▸ **TASK DETAILS**: Nothing should differ between your answer and the records.

/---

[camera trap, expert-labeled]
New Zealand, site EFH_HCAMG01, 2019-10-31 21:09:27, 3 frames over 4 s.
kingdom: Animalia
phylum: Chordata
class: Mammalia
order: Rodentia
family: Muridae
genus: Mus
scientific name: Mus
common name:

\---

▸ **SOLUTION TO THIS EXERCISE**:
[camera trap, expert-labeled]
New Zealand, site EFH_HCAMG01, 2019-10-31 21:09:27, 3 frames over 4 s.
kingdom: Animalia
phylum: Chordata
class: Mammalia
order: Rodentia
family: Muridae
genus: Mus
scientific name: Mus
common name:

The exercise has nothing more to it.